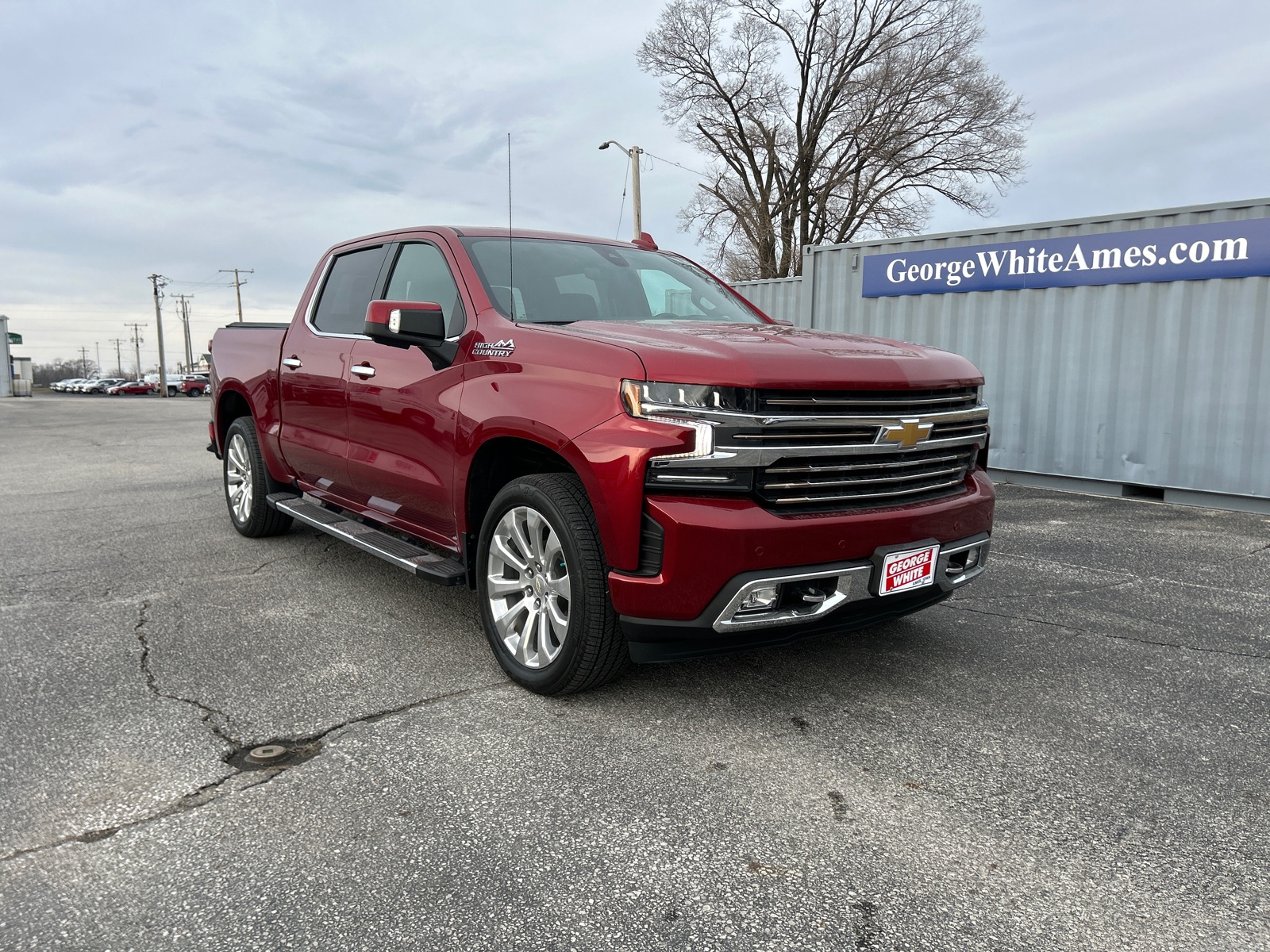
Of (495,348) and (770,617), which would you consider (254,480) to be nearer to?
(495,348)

--------------------------------

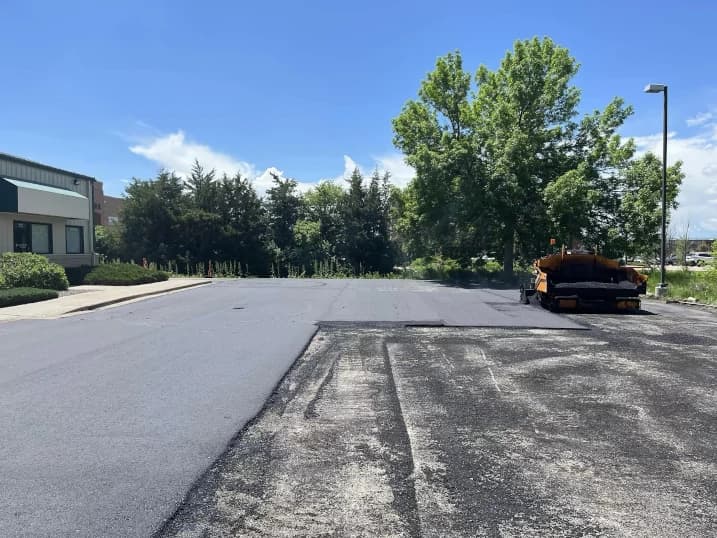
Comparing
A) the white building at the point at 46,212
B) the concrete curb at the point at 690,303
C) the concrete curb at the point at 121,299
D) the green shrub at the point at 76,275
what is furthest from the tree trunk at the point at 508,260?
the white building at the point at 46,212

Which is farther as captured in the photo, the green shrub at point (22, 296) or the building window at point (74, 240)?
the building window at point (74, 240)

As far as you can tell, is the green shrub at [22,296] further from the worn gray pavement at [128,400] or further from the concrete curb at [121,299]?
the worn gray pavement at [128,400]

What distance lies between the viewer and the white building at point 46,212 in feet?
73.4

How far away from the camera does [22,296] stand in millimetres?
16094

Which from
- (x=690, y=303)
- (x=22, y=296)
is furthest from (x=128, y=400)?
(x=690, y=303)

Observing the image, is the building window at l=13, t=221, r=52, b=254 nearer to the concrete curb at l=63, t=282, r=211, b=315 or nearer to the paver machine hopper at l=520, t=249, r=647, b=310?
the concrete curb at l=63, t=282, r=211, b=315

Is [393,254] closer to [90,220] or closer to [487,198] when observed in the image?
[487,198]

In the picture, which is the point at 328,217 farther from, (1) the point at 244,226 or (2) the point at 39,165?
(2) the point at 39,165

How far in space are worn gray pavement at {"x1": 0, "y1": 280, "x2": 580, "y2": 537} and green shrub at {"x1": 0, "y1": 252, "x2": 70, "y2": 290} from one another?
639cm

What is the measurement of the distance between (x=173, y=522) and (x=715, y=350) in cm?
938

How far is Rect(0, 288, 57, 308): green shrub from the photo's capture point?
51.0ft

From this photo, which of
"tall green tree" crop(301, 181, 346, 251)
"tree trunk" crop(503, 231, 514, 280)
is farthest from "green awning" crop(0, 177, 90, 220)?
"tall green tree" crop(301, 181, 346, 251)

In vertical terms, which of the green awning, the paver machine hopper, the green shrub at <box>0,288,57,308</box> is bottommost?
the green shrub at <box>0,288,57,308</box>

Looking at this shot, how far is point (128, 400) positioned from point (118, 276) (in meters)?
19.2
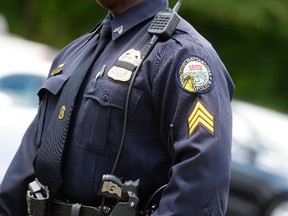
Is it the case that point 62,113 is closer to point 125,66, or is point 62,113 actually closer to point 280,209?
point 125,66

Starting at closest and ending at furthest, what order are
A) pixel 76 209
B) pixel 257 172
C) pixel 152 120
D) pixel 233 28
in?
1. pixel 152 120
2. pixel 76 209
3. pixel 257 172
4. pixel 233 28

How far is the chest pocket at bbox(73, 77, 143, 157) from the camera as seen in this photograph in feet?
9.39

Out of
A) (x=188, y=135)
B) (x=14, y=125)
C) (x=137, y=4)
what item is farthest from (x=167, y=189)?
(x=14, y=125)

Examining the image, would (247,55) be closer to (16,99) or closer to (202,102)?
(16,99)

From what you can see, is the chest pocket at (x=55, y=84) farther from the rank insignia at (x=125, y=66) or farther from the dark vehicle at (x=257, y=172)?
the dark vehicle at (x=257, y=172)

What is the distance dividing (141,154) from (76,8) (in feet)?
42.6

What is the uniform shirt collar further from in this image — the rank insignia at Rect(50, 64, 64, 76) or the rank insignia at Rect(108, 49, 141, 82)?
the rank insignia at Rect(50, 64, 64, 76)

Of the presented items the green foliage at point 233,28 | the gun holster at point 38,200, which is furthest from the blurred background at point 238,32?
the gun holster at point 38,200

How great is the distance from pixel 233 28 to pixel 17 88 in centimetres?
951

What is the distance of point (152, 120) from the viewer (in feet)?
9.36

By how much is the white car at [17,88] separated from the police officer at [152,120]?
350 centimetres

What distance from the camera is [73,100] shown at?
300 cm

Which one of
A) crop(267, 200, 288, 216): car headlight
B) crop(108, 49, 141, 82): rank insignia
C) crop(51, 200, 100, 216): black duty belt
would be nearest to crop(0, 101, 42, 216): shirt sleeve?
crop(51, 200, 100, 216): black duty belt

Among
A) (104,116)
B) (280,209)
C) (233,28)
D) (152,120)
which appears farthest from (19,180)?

--------------------------------

REQUEST
Filter the items above and copy every line that contains the string "Rect". Case counts.

EXERCISE RESPONSE
How far is Rect(0, 288, 57, 308): green shrub from the photo's capture point?
What is the uniform shirt collar further from in this image — the rank insignia at Rect(50, 64, 64, 76) or the rank insignia at Rect(108, 49, 141, 82)?
the rank insignia at Rect(50, 64, 64, 76)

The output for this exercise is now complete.